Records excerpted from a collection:
______________________________

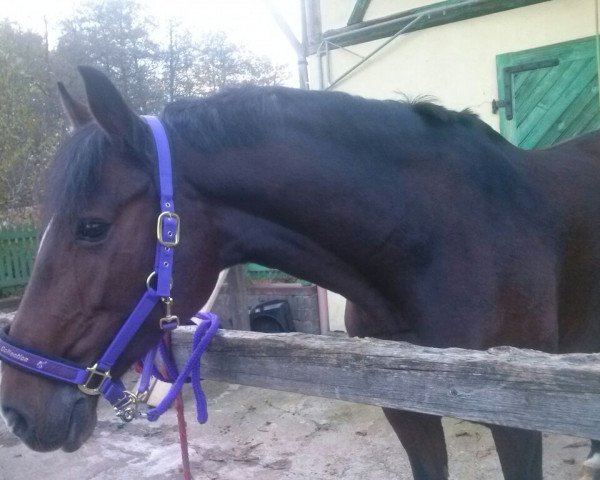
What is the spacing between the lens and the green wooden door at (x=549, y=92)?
439cm

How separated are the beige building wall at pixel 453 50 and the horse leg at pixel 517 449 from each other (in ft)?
9.41

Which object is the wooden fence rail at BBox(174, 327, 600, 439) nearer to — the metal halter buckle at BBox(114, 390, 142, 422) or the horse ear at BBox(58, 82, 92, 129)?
the metal halter buckle at BBox(114, 390, 142, 422)

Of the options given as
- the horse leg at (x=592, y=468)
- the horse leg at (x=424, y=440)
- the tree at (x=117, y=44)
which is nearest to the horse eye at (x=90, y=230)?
the horse leg at (x=424, y=440)

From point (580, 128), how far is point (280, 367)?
12.7ft

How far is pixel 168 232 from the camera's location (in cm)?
156

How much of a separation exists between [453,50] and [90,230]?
4261mm

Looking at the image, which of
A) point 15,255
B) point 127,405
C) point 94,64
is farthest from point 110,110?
point 94,64

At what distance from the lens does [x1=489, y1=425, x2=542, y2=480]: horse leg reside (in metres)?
1.88

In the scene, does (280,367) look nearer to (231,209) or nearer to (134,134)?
(231,209)

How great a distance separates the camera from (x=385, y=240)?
1.84 meters

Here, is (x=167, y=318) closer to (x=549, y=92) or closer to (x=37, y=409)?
(x=37, y=409)

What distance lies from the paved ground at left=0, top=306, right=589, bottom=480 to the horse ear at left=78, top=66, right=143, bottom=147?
2518 millimetres

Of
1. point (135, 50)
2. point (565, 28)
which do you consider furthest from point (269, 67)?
point (565, 28)

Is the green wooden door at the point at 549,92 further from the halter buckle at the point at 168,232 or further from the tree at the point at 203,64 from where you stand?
the tree at the point at 203,64
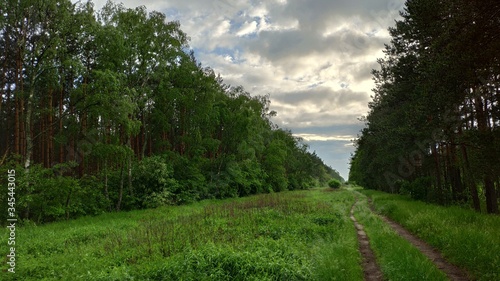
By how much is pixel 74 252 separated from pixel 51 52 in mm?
13924

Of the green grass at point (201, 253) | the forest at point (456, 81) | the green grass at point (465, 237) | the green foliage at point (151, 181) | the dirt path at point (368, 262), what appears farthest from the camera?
the green foliage at point (151, 181)

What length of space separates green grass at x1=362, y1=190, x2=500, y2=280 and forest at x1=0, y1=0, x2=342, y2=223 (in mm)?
18492

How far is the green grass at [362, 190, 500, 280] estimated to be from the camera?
26.4 ft

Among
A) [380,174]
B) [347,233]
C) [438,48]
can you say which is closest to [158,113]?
[347,233]

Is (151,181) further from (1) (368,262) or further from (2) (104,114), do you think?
(1) (368,262)

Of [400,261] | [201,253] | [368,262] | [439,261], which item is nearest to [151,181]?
[201,253]

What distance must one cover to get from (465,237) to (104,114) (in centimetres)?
2020

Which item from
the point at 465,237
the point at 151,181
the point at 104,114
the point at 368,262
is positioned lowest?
the point at 368,262

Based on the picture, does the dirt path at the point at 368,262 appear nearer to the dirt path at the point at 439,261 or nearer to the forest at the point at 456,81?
the dirt path at the point at 439,261

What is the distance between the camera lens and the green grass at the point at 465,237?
805 centimetres

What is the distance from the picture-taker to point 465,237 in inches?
382

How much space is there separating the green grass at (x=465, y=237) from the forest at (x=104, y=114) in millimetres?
18492

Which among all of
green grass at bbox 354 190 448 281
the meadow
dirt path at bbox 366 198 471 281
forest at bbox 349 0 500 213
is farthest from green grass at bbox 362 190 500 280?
forest at bbox 349 0 500 213

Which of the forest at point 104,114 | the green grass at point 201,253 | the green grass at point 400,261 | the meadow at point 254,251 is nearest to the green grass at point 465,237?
the meadow at point 254,251
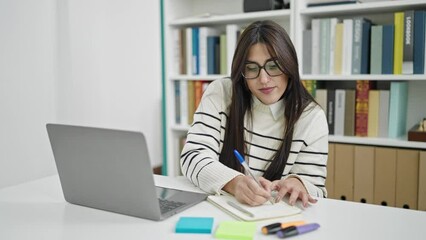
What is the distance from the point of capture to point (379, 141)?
2029 mm

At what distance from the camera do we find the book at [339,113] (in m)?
Answer: 2.11

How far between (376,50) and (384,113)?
1.01 ft

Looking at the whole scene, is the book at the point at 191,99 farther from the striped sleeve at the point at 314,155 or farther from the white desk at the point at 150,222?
the white desk at the point at 150,222

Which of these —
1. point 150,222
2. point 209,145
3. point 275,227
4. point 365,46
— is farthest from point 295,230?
point 365,46

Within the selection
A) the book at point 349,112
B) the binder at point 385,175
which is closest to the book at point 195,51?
the book at point 349,112

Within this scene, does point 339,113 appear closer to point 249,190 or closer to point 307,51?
point 307,51

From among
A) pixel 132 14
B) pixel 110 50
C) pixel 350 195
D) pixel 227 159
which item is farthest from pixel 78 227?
pixel 132 14

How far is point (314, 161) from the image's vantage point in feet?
4.44

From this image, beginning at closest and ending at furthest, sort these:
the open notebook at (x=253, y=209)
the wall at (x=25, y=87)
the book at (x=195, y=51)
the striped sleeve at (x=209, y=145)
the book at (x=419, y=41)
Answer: the open notebook at (x=253, y=209) < the striped sleeve at (x=209, y=145) < the book at (x=419, y=41) < the wall at (x=25, y=87) < the book at (x=195, y=51)

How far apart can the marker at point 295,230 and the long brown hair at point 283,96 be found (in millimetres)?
473

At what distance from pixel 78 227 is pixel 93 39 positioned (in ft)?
5.48

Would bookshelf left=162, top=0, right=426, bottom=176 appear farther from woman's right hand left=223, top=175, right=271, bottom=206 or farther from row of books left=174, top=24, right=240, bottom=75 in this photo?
woman's right hand left=223, top=175, right=271, bottom=206

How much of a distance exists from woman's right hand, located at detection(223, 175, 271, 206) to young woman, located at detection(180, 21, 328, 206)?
0.06 ft

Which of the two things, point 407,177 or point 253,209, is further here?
point 407,177
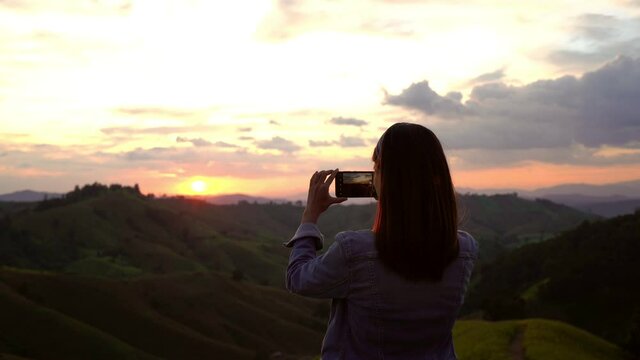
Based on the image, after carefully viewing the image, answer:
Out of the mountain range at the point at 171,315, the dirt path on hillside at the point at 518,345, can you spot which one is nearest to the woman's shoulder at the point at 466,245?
the mountain range at the point at 171,315

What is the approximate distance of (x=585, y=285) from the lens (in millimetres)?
92438

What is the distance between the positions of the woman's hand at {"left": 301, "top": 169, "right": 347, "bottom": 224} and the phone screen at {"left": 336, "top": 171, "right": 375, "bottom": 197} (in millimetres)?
119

______________________________

Requirement
Without the pictures, copy the material exactly as given.

Final answer
What is the spacing between the lens and the green wooden door at (x=549, y=92)?
439cm

How separated are the beige building wall at pixel 453 50 and the horse leg at pixel 517 449 from each other (in ft)?
9.41

Which object is the wooden fence rail at BBox(174, 327, 600, 439) nearer to — the metal halter buckle at BBox(114, 390, 142, 422) or the horse ear at BBox(58, 82, 92, 129)?
the metal halter buckle at BBox(114, 390, 142, 422)

Of the options given as
- the horse leg at (x=592, y=468)
- the horse leg at (x=424, y=440)
- the tree at (x=117, y=44)
which is nearest to the horse eye at (x=90, y=230)?
the horse leg at (x=424, y=440)

From point (580, 128), how far is point (280, 367)?
12.7ft

How far is pixel 168 232 from the camera's location (in cm)?
156

How much of a separation exists between [453,50] and [90,230]?
4261mm

Looking at the image, which of
A) point 15,255
B) point 127,405
C) point 94,64
is farthest from point 110,110?
point 94,64

At what distance from the lens does [x1=489, y1=425, x2=542, y2=480]: horse leg reside (in metres)?
1.88

In the scene, does (280,367) look nearer to (231,209) or nearer to (134,134)?
(231,209)

How great a distance separates the camera from (x=385, y=240)?
1.84 meters

Here, is (x=167, y=318) closer to (x=549, y=92) or closer to (x=37, y=409)?
(x=37, y=409)

What distance lies from the paved ground at left=0, top=306, right=589, bottom=480 to the horse ear at left=78, top=66, right=143, bottom=147?
2518 millimetres

Of
1. point (135, 50)
2. point (565, 28)
which do you consider furthest from point (269, 67)?
point (565, 28)

Is the green wooden door at the point at 549,92 further from the halter buckle at the point at 168,232 or further from the tree at the point at 203,64 from where you stand?
the tree at the point at 203,64
By how much is pixel 74 252 separated from pixel 51 52 in mm?
13924

Of the green grass at point (201, 253) | the forest at point (456, 81) | the green grass at point (465, 237) | the green foliage at point (151, 181) | the dirt path at point (368, 262), what appears farthest from the camera?
the green foliage at point (151, 181)

What length of space separates green grass at x1=362, y1=190, x2=500, y2=280 and forest at x1=0, y1=0, x2=342, y2=223 (in mm)?
18492

How far is the green grass at [362, 190, 500, 280] estimated to be from the camera?
26.4 ft

Among
A) [380,174]
B) [347,233]
C) [438,48]
can you say which is closest to [158,113]?
[347,233]

Is (151,181) further from (1) (368,262) or further from (2) (104,114), do you think?
(1) (368,262)

Of [400,261] | [201,253] | [368,262] | [439,261], which item is nearest to [151,181]?
[201,253]

What distance must one cover to get from (465,237) to (104,114) (in centimetres)?
2020

Which item from
the point at 465,237
the point at 151,181
the point at 104,114
the point at 368,262
is positioned lowest?
the point at 368,262

Based on the picture, does the dirt path at the point at 368,262 appear nearer to the dirt path at the point at 439,261 or nearer to the forest at the point at 456,81?
the dirt path at the point at 439,261

What is the distance between the camera lens and the green grass at the point at 465,237?
805 centimetres

What is the distance from the picture-taker to point 465,237 in inches?
382

How much space is there separating the green grass at (x=465, y=237) from the forest at (x=104, y=114) in millimetres?
18492

Which among all of
green grass at bbox 354 190 448 281
the meadow
dirt path at bbox 366 198 471 281
forest at bbox 349 0 500 213
is farthest from green grass at bbox 362 190 500 280?
forest at bbox 349 0 500 213

Which of the forest at point 104,114 | the green grass at point 201,253 | the green grass at point 400,261 | the meadow at point 254,251 is nearest to the green grass at point 465,237?
the meadow at point 254,251
What is the distance from the point of capture to point (379, 141)?
2029 mm

At what distance from the camera do we find the book at [339,113] (in m)?
Answer: 2.11

How far between (376,50) and (384,113)?
1.01 ft

Looking at the whole scene, is the book at the point at 191,99 farther from the striped sleeve at the point at 314,155 or farther from the white desk at the point at 150,222?
the white desk at the point at 150,222

Which of these —
1. point 150,222
2. point 209,145
3. point 275,227
4. point 365,46
— is farthest from point 295,230?
point 365,46

Within the selection
A) the book at point 349,112
B) the binder at point 385,175
which is closest to the book at point 195,51?
the book at point 349,112

Within this scene, does point 339,113 appear closer to point 249,190 or closer to point 307,51?
point 307,51

From among
A) pixel 132 14
B) pixel 110 50
C) pixel 350 195
D) pixel 227 159
which item is farthest from pixel 78 227?
pixel 132 14

How far is point (314, 161) from the image's vantage point in feet?
4.44

From this image, beginning at closest and ending at furthest, sort these:
the open notebook at (x=253, y=209)
the wall at (x=25, y=87)
the book at (x=195, y=51)
the striped sleeve at (x=209, y=145)
the book at (x=419, y=41)
Answer: the open notebook at (x=253, y=209) < the striped sleeve at (x=209, y=145) < the book at (x=419, y=41) < the wall at (x=25, y=87) < the book at (x=195, y=51)

How far apart can the marker at point 295,230 and the long brown hair at point 283,96 be found (in millimetres)?
473

At what distance from pixel 78 227 is pixel 93 39 positioned (in ft)?
5.48

Would bookshelf left=162, top=0, right=426, bottom=176 appear farther from woman's right hand left=223, top=175, right=271, bottom=206 or farther from row of books left=174, top=24, right=240, bottom=75 in this photo?
woman's right hand left=223, top=175, right=271, bottom=206

How much of a distance exists from woman's right hand, located at detection(223, 175, 271, 206) to young woman, located at detection(180, 21, 328, 206)?
0.06 ft

Which of the two things, point 407,177 or point 253,209, is further here?
point 407,177
Based on the image, after carefully viewing the image, answer:
Out of the mountain range at the point at 171,315, the dirt path on hillside at the point at 518,345, can you spot which one is nearest to the woman's shoulder at the point at 466,245?
the mountain range at the point at 171,315

What is the approximate distance of (x=585, y=285) from the lens (in millimetres)?
92438

What is the distance between the positions of the woman's hand at {"left": 301, "top": 169, "right": 347, "bottom": 224} and the phone screen at {"left": 336, "top": 171, "right": 375, "bottom": 197} (in millimetres)?
119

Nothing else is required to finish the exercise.